Retype word for word the lines of the data below, from the first to the one bearing "site 721, 2012-09-01", with that one included.

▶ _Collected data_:
■ ■ ■

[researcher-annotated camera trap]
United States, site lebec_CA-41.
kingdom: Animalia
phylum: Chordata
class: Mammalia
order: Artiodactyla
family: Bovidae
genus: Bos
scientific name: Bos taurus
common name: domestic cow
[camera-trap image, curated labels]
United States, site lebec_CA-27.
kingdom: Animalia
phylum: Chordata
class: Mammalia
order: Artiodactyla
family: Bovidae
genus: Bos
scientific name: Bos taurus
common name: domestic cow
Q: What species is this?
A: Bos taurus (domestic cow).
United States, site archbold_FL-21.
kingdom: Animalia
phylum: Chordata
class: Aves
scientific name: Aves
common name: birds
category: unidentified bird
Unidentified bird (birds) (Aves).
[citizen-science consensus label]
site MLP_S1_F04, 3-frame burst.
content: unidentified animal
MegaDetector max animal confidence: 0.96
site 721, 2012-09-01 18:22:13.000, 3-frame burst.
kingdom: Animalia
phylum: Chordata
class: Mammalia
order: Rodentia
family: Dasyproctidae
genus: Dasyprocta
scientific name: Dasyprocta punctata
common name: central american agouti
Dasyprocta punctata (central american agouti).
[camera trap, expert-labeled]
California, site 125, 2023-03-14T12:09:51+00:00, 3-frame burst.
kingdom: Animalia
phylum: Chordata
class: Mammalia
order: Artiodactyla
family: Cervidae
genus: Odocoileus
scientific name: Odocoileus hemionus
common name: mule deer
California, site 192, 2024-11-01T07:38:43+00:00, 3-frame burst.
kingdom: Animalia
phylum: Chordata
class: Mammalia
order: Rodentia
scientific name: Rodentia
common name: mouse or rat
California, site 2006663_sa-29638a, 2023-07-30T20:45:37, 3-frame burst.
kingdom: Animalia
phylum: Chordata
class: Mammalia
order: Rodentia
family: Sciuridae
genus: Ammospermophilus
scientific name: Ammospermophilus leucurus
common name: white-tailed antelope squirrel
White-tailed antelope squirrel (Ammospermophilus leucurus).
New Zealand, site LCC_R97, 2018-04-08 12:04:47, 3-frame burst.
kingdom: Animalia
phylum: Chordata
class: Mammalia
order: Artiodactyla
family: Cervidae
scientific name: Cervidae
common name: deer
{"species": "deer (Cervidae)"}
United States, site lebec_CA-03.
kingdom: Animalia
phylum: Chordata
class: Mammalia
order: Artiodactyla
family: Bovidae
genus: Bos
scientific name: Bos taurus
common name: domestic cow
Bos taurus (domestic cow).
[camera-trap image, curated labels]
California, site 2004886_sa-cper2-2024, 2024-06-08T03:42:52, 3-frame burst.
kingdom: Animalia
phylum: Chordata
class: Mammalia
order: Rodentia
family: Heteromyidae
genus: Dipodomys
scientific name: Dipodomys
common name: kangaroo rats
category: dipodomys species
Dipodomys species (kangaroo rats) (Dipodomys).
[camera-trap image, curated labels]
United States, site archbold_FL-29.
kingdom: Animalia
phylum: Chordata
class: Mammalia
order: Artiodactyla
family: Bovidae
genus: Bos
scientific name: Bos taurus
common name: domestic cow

■ ■ ■

▶ _The completed task_:
[researcher-annotated camera trap]
United States, site lebec_CA-41.
kingdom: Animalia
phylum: Chordata
class: Mammalia
order: Artiodactyla
family: Bovidae
genus: Bos
scientific name: Bos taurus
common name: domestic cow
[camera-trap image, curated labels]
United States, site lebec_CA-27.
kingdom: Animalia
phylum: Chordata
class: Mammalia
order: Artiodactyla
family: Bovidae
genus: Bos
scientific name: Bos taurus
common name: domestic cow
Q: What species is this?
A: Bos taurus (domestic cow).
United States, site archbold_FL-21.
kingdom: Animalia
phylum: Chordata
class: Aves
scientific name: Aves
common name: birds
category: unidentified bird
Unidentified bird (birds) (Aves).
[citizen-science consensus label]
site MLP_S1_F04, 3-frame burst.
content: unidentified animal
MegaDetector max animal confidence: 0.96
site 721, 2012-09-01 18:22:13.000, 3-frame burst.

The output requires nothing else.